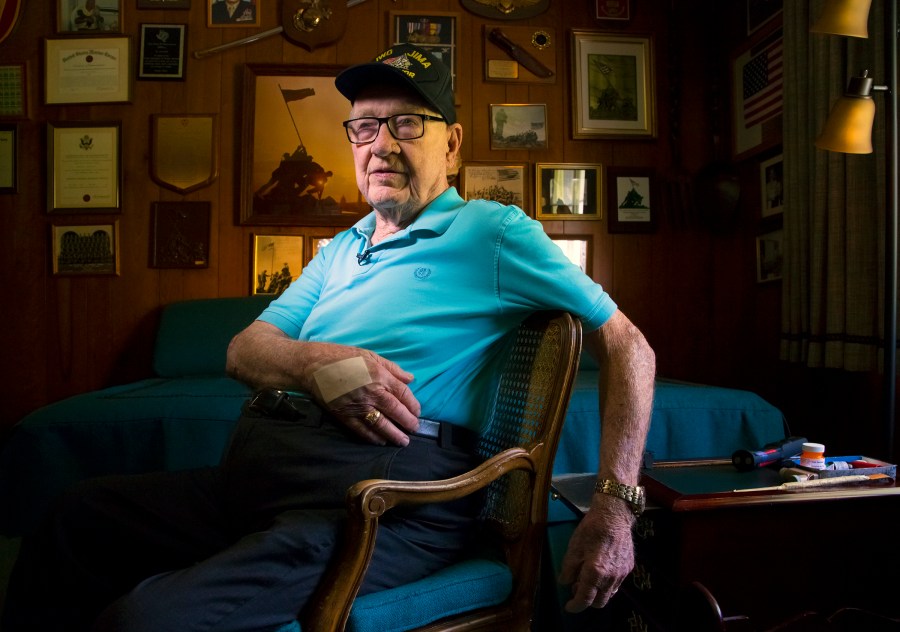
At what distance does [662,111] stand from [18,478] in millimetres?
3291

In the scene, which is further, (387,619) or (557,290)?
(557,290)

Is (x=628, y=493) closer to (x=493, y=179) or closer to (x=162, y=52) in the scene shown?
(x=493, y=179)

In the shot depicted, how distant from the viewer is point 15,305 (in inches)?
A: 129

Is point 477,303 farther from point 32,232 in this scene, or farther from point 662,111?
point 32,232

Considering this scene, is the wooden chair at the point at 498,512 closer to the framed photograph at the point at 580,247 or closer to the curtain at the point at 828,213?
the curtain at the point at 828,213

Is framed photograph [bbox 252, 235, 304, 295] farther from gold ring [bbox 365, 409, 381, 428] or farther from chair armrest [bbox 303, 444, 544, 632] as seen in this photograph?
chair armrest [bbox 303, 444, 544, 632]

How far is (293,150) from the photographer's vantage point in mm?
3303

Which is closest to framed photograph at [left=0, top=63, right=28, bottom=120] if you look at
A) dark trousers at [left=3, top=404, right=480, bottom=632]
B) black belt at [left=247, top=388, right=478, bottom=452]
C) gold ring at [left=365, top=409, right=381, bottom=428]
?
dark trousers at [left=3, top=404, right=480, bottom=632]

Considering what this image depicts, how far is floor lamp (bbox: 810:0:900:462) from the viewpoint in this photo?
5.90 feet

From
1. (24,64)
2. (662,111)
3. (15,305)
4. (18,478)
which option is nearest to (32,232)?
(15,305)

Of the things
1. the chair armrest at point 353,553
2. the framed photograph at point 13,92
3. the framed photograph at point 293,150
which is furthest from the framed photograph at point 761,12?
the framed photograph at point 13,92

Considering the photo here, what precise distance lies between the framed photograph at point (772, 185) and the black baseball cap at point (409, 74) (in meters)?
2.17

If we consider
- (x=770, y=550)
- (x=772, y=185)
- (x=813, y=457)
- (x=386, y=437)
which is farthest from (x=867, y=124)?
(x=386, y=437)

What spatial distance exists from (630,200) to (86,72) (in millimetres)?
2889
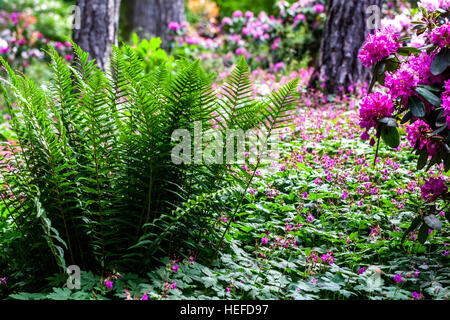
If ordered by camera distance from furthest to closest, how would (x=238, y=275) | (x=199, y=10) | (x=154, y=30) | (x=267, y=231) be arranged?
1. (x=199, y=10)
2. (x=154, y=30)
3. (x=267, y=231)
4. (x=238, y=275)

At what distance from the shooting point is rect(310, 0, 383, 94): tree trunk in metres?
5.23

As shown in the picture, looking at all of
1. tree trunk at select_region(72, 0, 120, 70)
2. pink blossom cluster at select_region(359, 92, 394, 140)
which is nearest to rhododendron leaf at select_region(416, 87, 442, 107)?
pink blossom cluster at select_region(359, 92, 394, 140)

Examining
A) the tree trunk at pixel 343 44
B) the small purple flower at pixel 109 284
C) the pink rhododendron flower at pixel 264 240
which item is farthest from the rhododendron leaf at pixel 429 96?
the tree trunk at pixel 343 44

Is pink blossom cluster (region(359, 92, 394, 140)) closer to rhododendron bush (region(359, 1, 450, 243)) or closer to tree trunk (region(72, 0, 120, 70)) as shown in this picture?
rhododendron bush (region(359, 1, 450, 243))

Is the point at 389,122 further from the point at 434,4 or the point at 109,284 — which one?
the point at 109,284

◆ **Your objective**
Copy every one of the records above word for word, omitting the pictures.

◆ **Solution for this problem**
At what distance does [662,111] stand from [18,478] in millimetres?
3291

In the scene, which is further, (387,619) or (557,290)?
(557,290)

Is (x=628, y=493) closer to (x=493, y=179) or closer to (x=162, y=52) in the scene shown?
(x=493, y=179)

In the shot depicted, how distant from the viewer is point 15,305 (in inches)?
A: 129

Is point 477,303 farther from point 32,232 in this scene, or farther from point 662,111?
point 32,232

Considering this scene, is the wooden chair at the point at 498,512 closer to the framed photograph at the point at 580,247 or closer to the curtain at the point at 828,213?
the curtain at the point at 828,213

Is framed photograph [bbox 252, 235, 304, 295] farther from gold ring [bbox 365, 409, 381, 428] or farther from chair armrest [bbox 303, 444, 544, 632] as seen in this photograph?
chair armrest [bbox 303, 444, 544, 632]

How far is (293,150) from the photographer's vantage point in mm?
3303

Which is closest to framed photograph at [left=0, top=63, right=28, bottom=120] if you look at
A) dark trousers at [left=3, top=404, right=480, bottom=632]
B) black belt at [left=247, top=388, right=478, bottom=452]
C) gold ring at [left=365, top=409, right=381, bottom=428]
?
dark trousers at [left=3, top=404, right=480, bottom=632]

Considering what this image depicts, how far is floor lamp (bbox: 810:0:900:462) from the viewpoint in this photo?
5.90 feet

From
1. (24,64)
2. (662,111)
3. (15,305)
4. (18,478)
which option is nearest to (32,232)?
(15,305)

Of the things
1. the chair armrest at point 353,553
2. the framed photograph at point 13,92
3. the framed photograph at point 293,150
which is furthest from the framed photograph at point 761,12?
the framed photograph at point 13,92

Considering the photo here, what precise distance lies between the framed photograph at point (772, 185) and the black baseball cap at point (409, 74) (in meters)?
2.17

If we consider
- (x=770, y=550)
- (x=772, y=185)
- (x=813, y=457)
- (x=386, y=437)
which is farthest from (x=867, y=124)?
(x=386, y=437)

What spatial distance exists from (630,200) to (86,72) (in millimetres)?
2889
If ordered by camera distance from furthest to closest, how would (x=238, y=275) | (x=199, y=10) | (x=154, y=30) | (x=267, y=231) be arranged?
1. (x=199, y=10)
2. (x=154, y=30)
3. (x=267, y=231)
4. (x=238, y=275)

At what distance from the shooting point is rect(310, 0, 383, 94): tree trunk in metres?
5.23

As shown in the picture, looking at all of
1. tree trunk at select_region(72, 0, 120, 70)
2. pink blossom cluster at select_region(359, 92, 394, 140)
which is nearest to rhododendron leaf at select_region(416, 87, 442, 107)?
pink blossom cluster at select_region(359, 92, 394, 140)

Examining
A) the tree trunk at pixel 343 44
B) the small purple flower at pixel 109 284
C) the pink rhododendron flower at pixel 264 240
which item is farthest from the rhododendron leaf at pixel 429 96?
the tree trunk at pixel 343 44

Is pink blossom cluster (region(359, 92, 394, 140)) closer to rhododendron bush (region(359, 1, 450, 243)) or closer to tree trunk (region(72, 0, 120, 70)) as shown in this picture?
rhododendron bush (region(359, 1, 450, 243))

Is the point at 389,122 further from the point at 434,4 or the point at 109,284 — which one?
the point at 109,284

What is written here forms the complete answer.